Волна в очередной раз шмякнула в стекло, и Вера вздрогнула.
– Теперь я под воду смотреть не могу, - призналась она.
– И не смотри.
– Мне всё кажется, там мертвецы сидят... и меня хотят...
– Не думай про них!
– Они сами думаются. Я знаю: они умеют сами думаться... когда ты этого не хочешь. Ты не хочешь - а они хотят. Они за тебя думают.
И вдруг закончила:
– ...Потому что они все вечно хотят, чтоб мы стали - как они.
– Да...
– невольно подтвердил Кирилл со знанием дела, не в силах с этим спорить.
– И тогда уже мы станем их добычей. Совсем!.. как те дохлые рыбы в том шлюзе - для чаек. Потому что мы же можем! мы же можем стать полностью как они - полностью! кроме... только слабее! А над слабыми они...
Потом вдруг добавила:
– Я думала, это не вы! Там, на палубе думала - не вы...
– Как это так не мы? А кто же тогда?
– удивился Ромка.
– Я думала, всё поменялось, и вы - уже не вы, и... никого нет. Вообще никого.
– А как же ты всё-таки узнала, что это мы?
Она пожала плечами и попыталась улыбнуться.
– Значит, не всё поменялось?
– предположила Марина.
– Выходит, не всё!
– Вера даже почти обрадовалась.
Только что было "никого нет"... и вот - "я есть". Да, я - есть: как тут не замрёшь от потрясения. "Я есть, ты есть... я - живая!.. ты - живой!"

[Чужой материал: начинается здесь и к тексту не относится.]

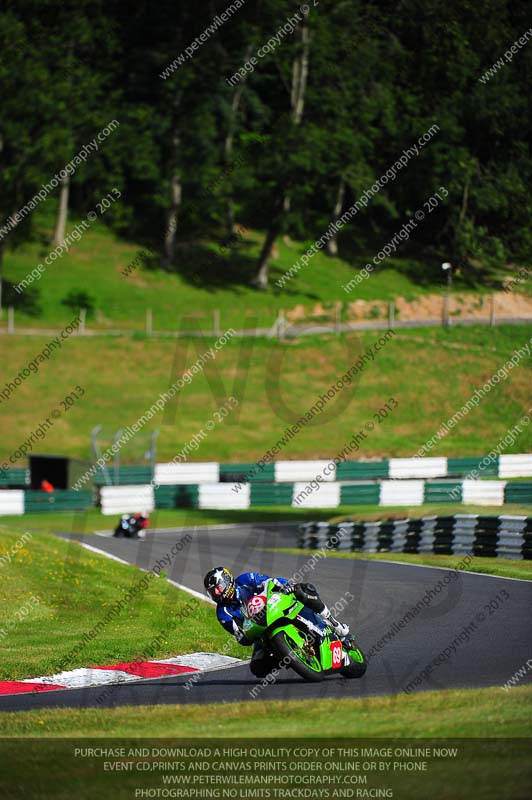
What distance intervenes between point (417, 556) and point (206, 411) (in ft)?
82.7

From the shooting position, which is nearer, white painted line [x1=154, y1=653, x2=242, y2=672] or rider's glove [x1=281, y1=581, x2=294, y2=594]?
rider's glove [x1=281, y1=581, x2=294, y2=594]

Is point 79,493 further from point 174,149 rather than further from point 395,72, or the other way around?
point 395,72

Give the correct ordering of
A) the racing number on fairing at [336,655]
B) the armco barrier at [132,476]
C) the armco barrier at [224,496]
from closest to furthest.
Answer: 1. the racing number on fairing at [336,655]
2. the armco barrier at [224,496]
3. the armco barrier at [132,476]

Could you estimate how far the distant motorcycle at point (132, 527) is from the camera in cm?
2819

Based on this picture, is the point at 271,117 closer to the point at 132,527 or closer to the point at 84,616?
the point at 132,527

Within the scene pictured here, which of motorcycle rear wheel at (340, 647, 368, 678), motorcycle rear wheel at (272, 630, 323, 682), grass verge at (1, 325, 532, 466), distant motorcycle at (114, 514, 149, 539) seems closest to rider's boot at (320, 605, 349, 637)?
motorcycle rear wheel at (340, 647, 368, 678)

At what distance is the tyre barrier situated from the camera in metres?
20.4

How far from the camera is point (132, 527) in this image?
1110 inches

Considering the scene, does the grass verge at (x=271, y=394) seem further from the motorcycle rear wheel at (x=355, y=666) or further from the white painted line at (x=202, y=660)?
the motorcycle rear wheel at (x=355, y=666)

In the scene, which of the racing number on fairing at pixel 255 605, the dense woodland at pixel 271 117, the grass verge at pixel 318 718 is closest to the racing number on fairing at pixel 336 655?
the racing number on fairing at pixel 255 605

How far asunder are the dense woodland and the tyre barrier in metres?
29.8

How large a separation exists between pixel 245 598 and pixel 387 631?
147 inches

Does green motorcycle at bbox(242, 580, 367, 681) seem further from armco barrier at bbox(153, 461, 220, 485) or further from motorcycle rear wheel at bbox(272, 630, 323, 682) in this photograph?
armco barrier at bbox(153, 461, 220, 485)

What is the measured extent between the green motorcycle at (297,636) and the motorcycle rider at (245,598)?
78 millimetres
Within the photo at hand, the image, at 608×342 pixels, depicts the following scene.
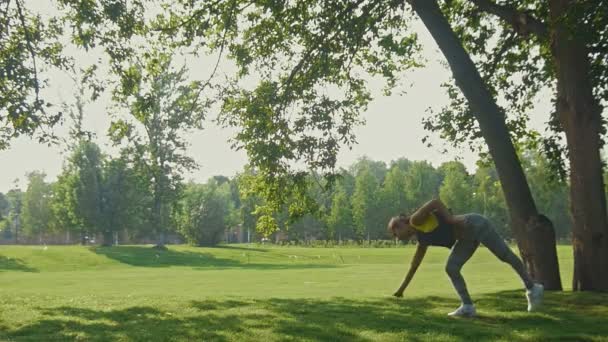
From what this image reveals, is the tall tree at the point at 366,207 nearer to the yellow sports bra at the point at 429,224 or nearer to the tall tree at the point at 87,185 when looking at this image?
the tall tree at the point at 87,185

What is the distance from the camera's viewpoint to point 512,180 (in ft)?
47.2

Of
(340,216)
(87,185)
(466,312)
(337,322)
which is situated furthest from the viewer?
(340,216)

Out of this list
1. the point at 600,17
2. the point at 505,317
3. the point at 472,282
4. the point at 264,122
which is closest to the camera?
the point at 505,317

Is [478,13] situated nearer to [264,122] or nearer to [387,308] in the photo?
[264,122]

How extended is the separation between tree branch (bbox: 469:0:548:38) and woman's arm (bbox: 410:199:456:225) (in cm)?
696

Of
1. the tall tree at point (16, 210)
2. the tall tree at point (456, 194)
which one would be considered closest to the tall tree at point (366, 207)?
the tall tree at point (456, 194)

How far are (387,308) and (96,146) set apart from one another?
70.0 meters

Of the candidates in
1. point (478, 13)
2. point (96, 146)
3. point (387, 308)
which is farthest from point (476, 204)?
point (387, 308)

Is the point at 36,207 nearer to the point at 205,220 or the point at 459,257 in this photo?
the point at 205,220

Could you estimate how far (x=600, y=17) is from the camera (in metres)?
12.6

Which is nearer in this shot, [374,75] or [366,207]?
[374,75]

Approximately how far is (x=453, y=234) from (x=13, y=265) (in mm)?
45467

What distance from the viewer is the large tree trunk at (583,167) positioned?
46.0 feet

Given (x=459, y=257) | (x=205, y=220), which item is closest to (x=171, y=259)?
(x=205, y=220)
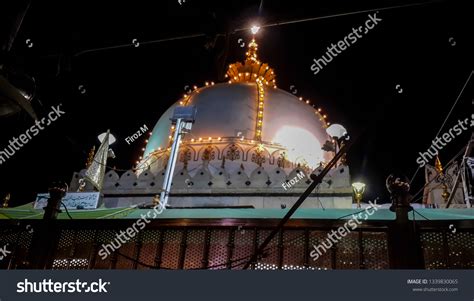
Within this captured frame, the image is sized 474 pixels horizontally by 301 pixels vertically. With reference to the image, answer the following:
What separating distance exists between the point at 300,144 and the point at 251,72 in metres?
6.58

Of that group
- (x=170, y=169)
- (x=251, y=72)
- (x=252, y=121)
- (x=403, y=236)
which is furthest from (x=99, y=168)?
(x=251, y=72)

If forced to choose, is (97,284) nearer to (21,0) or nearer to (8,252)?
(8,252)

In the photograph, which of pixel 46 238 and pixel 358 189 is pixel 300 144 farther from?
pixel 46 238

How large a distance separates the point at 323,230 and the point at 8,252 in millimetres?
5171

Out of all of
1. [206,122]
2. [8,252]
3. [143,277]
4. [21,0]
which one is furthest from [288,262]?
[206,122]

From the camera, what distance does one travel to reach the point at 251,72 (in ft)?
66.6

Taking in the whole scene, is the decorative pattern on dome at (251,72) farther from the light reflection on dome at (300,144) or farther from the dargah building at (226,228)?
the dargah building at (226,228)

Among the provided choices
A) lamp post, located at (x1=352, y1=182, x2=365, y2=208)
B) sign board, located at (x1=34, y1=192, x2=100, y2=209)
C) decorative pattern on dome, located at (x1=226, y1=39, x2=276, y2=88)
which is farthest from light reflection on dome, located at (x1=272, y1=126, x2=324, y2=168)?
sign board, located at (x1=34, y1=192, x2=100, y2=209)

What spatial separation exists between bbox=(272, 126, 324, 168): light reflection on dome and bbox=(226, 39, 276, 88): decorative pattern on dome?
478 cm

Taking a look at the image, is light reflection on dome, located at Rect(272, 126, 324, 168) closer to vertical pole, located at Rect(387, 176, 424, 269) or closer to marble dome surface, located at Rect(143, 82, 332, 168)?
marble dome surface, located at Rect(143, 82, 332, 168)

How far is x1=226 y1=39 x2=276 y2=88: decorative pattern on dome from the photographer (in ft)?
65.9

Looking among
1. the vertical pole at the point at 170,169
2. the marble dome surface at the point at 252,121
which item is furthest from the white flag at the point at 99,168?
the marble dome surface at the point at 252,121

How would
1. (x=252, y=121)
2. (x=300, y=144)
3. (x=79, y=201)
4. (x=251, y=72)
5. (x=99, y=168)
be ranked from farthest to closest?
(x=251, y=72)
(x=252, y=121)
(x=300, y=144)
(x=99, y=168)
(x=79, y=201)

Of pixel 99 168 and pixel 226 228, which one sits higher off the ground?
pixel 99 168
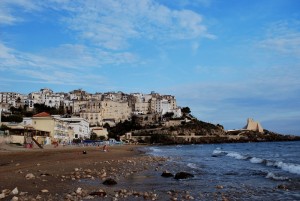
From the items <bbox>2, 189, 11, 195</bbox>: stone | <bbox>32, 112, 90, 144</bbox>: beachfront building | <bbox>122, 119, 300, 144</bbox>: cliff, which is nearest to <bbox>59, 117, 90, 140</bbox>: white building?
<bbox>32, 112, 90, 144</bbox>: beachfront building

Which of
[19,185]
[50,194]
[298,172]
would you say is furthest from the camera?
[298,172]

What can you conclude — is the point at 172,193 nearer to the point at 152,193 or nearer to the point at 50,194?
the point at 152,193

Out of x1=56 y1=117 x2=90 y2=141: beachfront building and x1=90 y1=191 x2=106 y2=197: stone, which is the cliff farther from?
x1=90 y1=191 x2=106 y2=197: stone

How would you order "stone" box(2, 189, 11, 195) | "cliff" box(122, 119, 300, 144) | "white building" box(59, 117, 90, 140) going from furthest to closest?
"cliff" box(122, 119, 300, 144) → "white building" box(59, 117, 90, 140) → "stone" box(2, 189, 11, 195)

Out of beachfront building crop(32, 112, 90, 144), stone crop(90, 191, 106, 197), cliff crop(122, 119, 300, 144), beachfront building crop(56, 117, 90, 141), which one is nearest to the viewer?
stone crop(90, 191, 106, 197)

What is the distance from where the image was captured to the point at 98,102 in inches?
7687

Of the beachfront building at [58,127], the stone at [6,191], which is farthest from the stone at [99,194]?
the beachfront building at [58,127]

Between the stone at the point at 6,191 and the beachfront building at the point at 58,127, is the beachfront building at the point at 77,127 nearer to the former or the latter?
the beachfront building at the point at 58,127

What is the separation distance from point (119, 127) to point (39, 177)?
528 ft

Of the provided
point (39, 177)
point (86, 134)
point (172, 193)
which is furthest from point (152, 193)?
point (86, 134)

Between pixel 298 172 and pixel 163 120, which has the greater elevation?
pixel 163 120

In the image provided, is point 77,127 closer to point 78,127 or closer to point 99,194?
point 78,127

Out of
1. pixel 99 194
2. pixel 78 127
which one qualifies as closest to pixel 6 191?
pixel 99 194

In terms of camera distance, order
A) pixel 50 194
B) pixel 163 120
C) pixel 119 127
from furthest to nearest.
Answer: pixel 163 120, pixel 119 127, pixel 50 194
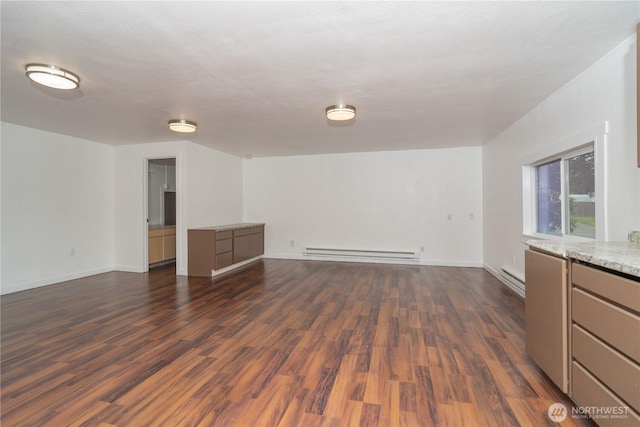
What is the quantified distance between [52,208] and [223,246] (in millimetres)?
2655

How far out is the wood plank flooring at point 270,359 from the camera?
163 centimetres

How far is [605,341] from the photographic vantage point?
137cm

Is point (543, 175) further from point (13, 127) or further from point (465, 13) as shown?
point (13, 127)

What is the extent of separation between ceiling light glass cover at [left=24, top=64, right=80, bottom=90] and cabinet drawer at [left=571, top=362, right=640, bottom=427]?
4140mm

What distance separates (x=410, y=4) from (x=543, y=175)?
3.13m

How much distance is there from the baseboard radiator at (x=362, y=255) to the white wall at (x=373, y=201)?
0.14m

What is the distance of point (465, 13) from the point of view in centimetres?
167

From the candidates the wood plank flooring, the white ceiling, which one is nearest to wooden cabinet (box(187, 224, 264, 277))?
the wood plank flooring

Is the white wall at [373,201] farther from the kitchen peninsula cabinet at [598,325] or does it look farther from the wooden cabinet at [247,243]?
the kitchen peninsula cabinet at [598,325]

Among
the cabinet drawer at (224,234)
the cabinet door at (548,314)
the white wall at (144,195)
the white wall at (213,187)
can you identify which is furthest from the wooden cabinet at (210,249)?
the cabinet door at (548,314)

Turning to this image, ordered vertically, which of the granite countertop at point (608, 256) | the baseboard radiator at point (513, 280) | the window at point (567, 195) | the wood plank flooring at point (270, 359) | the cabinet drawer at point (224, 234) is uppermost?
the window at point (567, 195)

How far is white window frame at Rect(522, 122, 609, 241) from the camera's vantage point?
86.0 inches

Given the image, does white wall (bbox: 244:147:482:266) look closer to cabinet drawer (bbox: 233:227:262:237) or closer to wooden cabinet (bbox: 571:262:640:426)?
cabinet drawer (bbox: 233:227:262:237)

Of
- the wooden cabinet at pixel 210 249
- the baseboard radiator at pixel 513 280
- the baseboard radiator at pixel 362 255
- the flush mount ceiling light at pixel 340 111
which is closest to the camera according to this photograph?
the flush mount ceiling light at pixel 340 111
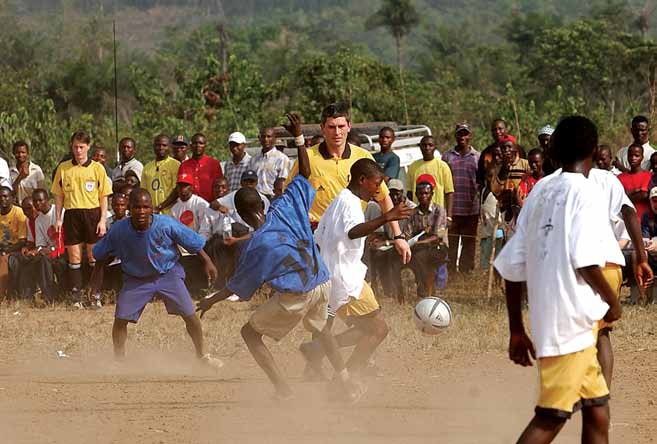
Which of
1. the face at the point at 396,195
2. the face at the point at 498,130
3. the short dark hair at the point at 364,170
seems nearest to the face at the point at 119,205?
the face at the point at 396,195

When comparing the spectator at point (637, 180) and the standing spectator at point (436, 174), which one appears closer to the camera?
the spectator at point (637, 180)

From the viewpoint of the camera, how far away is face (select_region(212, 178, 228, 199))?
14.7 metres

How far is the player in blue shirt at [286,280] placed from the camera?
8.28 metres

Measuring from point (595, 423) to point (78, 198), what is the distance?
957 centimetres

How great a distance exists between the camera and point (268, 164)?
15055mm

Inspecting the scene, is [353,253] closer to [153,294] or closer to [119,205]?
[153,294]

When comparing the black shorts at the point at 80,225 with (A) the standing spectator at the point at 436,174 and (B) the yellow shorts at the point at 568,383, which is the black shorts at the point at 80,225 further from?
(B) the yellow shorts at the point at 568,383

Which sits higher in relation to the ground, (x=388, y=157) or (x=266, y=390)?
(x=266, y=390)

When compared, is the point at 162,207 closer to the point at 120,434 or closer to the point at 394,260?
the point at 394,260

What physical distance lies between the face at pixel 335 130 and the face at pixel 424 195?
4.72m

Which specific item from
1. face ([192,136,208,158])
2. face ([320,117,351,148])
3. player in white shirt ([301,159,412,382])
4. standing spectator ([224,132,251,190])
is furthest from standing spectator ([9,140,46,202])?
player in white shirt ([301,159,412,382])

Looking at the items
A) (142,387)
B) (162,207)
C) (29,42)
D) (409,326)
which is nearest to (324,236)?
(142,387)

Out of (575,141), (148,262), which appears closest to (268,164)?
(148,262)

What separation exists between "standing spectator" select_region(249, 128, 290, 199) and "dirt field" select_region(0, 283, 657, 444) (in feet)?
8.65
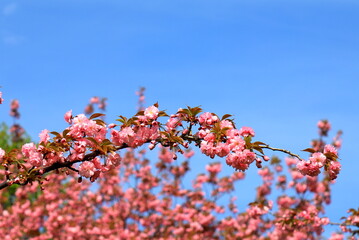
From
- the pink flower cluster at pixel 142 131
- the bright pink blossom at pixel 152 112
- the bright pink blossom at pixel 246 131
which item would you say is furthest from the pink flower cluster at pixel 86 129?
the bright pink blossom at pixel 246 131

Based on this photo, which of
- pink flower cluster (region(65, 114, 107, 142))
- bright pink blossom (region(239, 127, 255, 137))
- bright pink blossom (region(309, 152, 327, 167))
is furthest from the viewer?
bright pink blossom (region(309, 152, 327, 167))

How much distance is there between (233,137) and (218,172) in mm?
9453

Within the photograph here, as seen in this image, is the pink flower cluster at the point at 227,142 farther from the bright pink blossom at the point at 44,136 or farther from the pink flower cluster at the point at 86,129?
the bright pink blossom at the point at 44,136

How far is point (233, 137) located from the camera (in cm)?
418

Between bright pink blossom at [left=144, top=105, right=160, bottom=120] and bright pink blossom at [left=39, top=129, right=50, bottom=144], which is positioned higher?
bright pink blossom at [left=144, top=105, right=160, bottom=120]

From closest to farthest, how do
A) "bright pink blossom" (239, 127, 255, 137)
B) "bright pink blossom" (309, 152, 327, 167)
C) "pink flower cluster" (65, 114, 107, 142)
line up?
"pink flower cluster" (65, 114, 107, 142)
"bright pink blossom" (239, 127, 255, 137)
"bright pink blossom" (309, 152, 327, 167)

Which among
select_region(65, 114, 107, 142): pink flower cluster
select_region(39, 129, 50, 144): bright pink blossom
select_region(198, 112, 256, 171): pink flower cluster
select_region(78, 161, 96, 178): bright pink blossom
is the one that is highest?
select_region(198, 112, 256, 171): pink flower cluster

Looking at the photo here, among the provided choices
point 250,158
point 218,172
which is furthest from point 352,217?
point 218,172

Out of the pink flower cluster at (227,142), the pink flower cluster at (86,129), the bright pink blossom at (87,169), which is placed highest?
the pink flower cluster at (227,142)

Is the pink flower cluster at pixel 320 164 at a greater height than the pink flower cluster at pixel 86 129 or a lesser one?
greater

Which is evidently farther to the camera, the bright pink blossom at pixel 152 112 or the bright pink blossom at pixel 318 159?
the bright pink blossom at pixel 318 159

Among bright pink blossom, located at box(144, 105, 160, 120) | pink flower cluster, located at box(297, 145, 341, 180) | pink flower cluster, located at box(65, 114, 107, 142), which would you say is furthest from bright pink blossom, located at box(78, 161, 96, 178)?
pink flower cluster, located at box(297, 145, 341, 180)

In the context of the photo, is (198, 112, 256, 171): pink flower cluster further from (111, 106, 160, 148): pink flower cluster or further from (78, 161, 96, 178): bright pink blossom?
(78, 161, 96, 178): bright pink blossom

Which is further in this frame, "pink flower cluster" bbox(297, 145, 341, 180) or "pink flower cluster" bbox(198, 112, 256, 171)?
"pink flower cluster" bbox(297, 145, 341, 180)
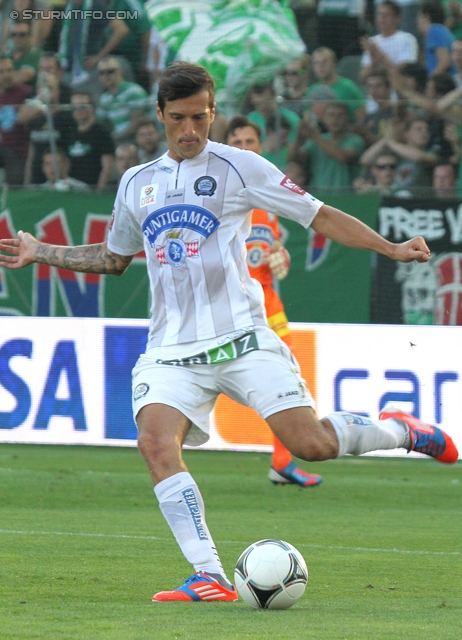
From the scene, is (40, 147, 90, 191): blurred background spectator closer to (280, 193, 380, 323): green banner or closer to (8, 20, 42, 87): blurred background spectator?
(8, 20, 42, 87): blurred background spectator

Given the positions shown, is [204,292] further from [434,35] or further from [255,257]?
[434,35]

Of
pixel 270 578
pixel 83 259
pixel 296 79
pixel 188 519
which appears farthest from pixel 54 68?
pixel 270 578

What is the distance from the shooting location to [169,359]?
499 cm

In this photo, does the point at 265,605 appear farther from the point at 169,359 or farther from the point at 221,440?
the point at 221,440

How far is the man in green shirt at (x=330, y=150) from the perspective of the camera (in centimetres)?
1277

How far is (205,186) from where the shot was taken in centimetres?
497

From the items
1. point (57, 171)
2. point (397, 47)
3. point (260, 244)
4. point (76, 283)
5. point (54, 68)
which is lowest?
point (76, 283)

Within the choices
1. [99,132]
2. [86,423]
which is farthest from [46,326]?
[99,132]

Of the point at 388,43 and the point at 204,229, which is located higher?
the point at 388,43

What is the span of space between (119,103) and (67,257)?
827cm

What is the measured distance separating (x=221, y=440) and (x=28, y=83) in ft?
19.3

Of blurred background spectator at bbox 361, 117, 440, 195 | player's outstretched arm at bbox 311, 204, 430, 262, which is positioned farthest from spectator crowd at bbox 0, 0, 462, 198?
player's outstretched arm at bbox 311, 204, 430, 262

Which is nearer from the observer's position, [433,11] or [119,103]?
[119,103]

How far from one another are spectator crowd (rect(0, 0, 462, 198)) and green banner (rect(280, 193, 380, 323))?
1.34ft
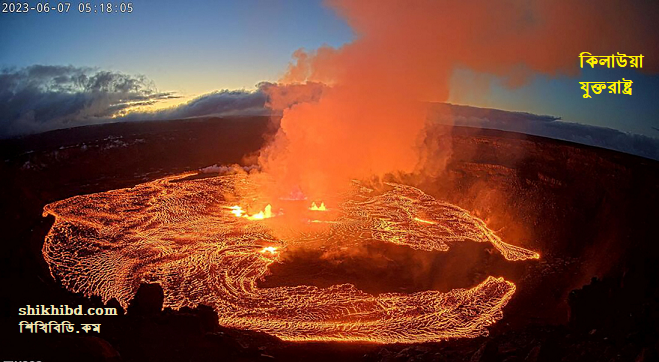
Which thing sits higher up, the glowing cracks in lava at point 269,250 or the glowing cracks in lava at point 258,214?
the glowing cracks in lava at point 258,214

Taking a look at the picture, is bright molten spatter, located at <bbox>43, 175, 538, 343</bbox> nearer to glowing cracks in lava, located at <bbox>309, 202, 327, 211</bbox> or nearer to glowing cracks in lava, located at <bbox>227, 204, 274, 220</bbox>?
glowing cracks in lava, located at <bbox>227, 204, 274, 220</bbox>

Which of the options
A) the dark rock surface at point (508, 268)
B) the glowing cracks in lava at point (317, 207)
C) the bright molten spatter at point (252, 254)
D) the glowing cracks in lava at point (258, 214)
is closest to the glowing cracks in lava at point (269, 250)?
the bright molten spatter at point (252, 254)

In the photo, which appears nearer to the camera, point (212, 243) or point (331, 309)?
point (331, 309)

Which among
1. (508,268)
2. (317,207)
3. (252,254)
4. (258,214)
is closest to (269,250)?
(252,254)

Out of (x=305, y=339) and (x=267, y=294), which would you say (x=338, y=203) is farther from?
(x=305, y=339)

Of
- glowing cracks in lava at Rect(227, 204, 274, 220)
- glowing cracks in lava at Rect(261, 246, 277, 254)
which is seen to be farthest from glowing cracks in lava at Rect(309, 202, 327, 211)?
glowing cracks in lava at Rect(261, 246, 277, 254)

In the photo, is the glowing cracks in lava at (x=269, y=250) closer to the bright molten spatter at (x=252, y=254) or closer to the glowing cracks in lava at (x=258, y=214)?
the bright molten spatter at (x=252, y=254)

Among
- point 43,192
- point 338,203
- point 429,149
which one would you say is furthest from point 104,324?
point 429,149

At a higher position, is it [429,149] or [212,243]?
[429,149]
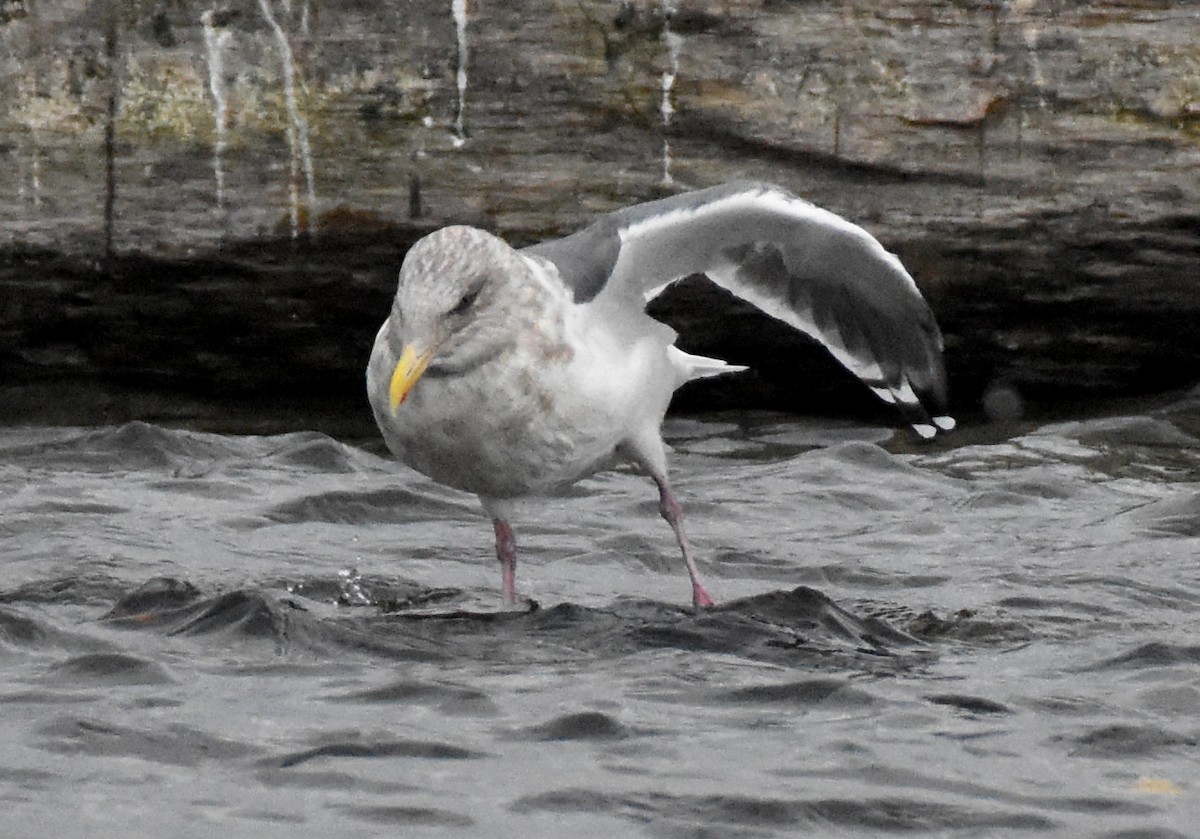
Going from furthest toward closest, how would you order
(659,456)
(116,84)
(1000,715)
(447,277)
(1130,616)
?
(116,84) → (659,456) → (1130,616) → (447,277) → (1000,715)

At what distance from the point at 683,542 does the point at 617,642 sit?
3.38 ft

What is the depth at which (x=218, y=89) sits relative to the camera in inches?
350

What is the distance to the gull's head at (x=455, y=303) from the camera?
5914 mm

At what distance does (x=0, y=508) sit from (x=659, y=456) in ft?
8.42

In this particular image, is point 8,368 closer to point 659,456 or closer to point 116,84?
point 116,84

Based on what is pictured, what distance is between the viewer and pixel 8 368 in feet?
30.7

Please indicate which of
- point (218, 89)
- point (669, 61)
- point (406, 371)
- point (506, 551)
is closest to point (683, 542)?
point (506, 551)

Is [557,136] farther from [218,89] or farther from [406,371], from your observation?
[406,371]

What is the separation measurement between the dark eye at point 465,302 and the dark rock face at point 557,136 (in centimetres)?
281

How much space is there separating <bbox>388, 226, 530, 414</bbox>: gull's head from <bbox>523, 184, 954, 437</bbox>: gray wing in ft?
1.27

Ад не властен над живыми, он - страна мертвых, а Бог не есть Бог мёртвых, но Бог живых. В этом смысле мы живые, только когда кто-то может сказать про нас, что мы - есть. Когда кто-то нас узнает. В аду все разобщены и неузнаваемы. "Лица без лиц".
Узнать - значит, помянуть: "Помяни мя, Господи, во Царствии Твоём".
И наоборот: "... не знаю вас, отойдите от Меня, все делающие беззаконие".